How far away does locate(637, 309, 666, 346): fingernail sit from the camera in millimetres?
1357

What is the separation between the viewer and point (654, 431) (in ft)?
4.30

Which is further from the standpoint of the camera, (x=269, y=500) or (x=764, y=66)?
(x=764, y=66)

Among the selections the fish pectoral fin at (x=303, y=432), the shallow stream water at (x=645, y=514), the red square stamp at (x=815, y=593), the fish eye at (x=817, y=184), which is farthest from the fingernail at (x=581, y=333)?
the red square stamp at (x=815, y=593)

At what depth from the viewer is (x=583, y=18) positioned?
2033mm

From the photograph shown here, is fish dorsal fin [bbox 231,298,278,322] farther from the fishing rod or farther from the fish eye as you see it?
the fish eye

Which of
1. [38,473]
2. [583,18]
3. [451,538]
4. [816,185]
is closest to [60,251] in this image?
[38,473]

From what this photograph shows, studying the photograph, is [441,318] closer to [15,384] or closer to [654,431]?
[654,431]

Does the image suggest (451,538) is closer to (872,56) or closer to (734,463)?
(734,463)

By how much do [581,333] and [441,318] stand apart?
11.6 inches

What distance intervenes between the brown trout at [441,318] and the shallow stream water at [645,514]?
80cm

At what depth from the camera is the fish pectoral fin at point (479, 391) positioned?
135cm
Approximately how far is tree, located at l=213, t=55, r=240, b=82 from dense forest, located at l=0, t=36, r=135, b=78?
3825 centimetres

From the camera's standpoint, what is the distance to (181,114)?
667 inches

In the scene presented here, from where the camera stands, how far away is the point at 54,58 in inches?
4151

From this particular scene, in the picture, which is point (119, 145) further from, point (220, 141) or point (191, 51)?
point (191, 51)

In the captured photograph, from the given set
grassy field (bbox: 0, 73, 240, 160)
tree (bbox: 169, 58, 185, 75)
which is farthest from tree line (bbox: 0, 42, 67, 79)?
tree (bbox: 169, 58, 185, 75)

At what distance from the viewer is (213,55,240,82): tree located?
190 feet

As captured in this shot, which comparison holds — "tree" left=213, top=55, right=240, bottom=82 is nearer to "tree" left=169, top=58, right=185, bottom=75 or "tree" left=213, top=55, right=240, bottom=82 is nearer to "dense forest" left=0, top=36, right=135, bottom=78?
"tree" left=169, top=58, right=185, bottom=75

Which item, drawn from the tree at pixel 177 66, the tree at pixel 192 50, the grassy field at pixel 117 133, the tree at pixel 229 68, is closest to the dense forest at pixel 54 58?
------------------------------------------------------------------------
**What you need to do**
Rewrite all the lines above as a numbered list, leaving out the blank lines.

**Exercise solution**
1. How far away does locate(637, 309, 666, 346): fingernail sit from the camera in millimetres?
2. 1357
3. What is the separation between the viewer and point (654, 431) (in ft)?
4. 4.30
5. Which is further from the standpoint of the camera, (x=269, y=500) or (x=764, y=66)?
6. (x=764, y=66)
7. Among the selections the fish pectoral fin at (x=303, y=432), the shallow stream water at (x=645, y=514), the red square stamp at (x=815, y=593), the fish eye at (x=817, y=184), which is farthest from the fingernail at (x=581, y=333)?
8. the red square stamp at (x=815, y=593)
9. At what depth from the viewer is (x=583, y=18) positioned?
10. 2033mm
11. From the photograph shown here, is fish dorsal fin [bbox 231,298,278,322] farther from the fishing rod or farther from the fish eye as you see it?
12. the fish eye
13. Which of
14. 1. [38,473]
15. 2. [583,18]
16. 3. [451,538]
17. 4. [816,185]
18. is closest to [60,251] in this image?
19. [38,473]
20. From what this photograph shows, studying the photograph, is [441,318] closer to [15,384] or closer to [654,431]?
21. [654,431]
22. Does the image suggest (451,538) is closer to (872,56) or closer to (734,463)?
23. (734,463)
24. By how much do [581,333] and [441,318] stand apart?
25. 11.6 inches
26. What distance intervenes between the brown trout at [441,318] and the shallow stream water at [645,514]?
27. 80cm
28. At what depth from the camera is the fish pectoral fin at point (479, 391) positioned?
29. 135cm
30. Approximately how far is tree, located at l=213, t=55, r=240, b=82 from dense forest, located at l=0, t=36, r=135, b=78?
31. 3825 centimetres
32. From the camera's standpoint, what is the distance to (181,114)?
33. 667 inches
34. In the scene presented here, from where the camera stands, how far away is the point at 54,58 in inches?
35. 4151
36. From this particular scene, in the picture, which is point (119, 145) further from, point (220, 141) or point (191, 51)?
37. point (191, 51)
38. In the captured photograph, from the given set
39. grassy field (bbox: 0, 73, 240, 160)
40. tree (bbox: 169, 58, 185, 75)
41. which is farthest from tree line (bbox: 0, 42, 67, 79)?
42. tree (bbox: 169, 58, 185, 75)
43. At what distance from the viewer is (213,55,240,82): tree located?
44. 190 feet
45. As captured in this shot, which comparison holds — "tree" left=213, top=55, right=240, bottom=82 is nearer to "tree" left=169, top=58, right=185, bottom=75 or "tree" left=213, top=55, right=240, bottom=82 is nearer to "dense forest" left=0, top=36, right=135, bottom=78?
46. "tree" left=169, top=58, right=185, bottom=75
47. Which item, drawn from the tree at pixel 177 66, the tree at pixel 192 50, the grassy field at pixel 117 133, the tree at pixel 229 68, is closest to the dense forest at pixel 54 58?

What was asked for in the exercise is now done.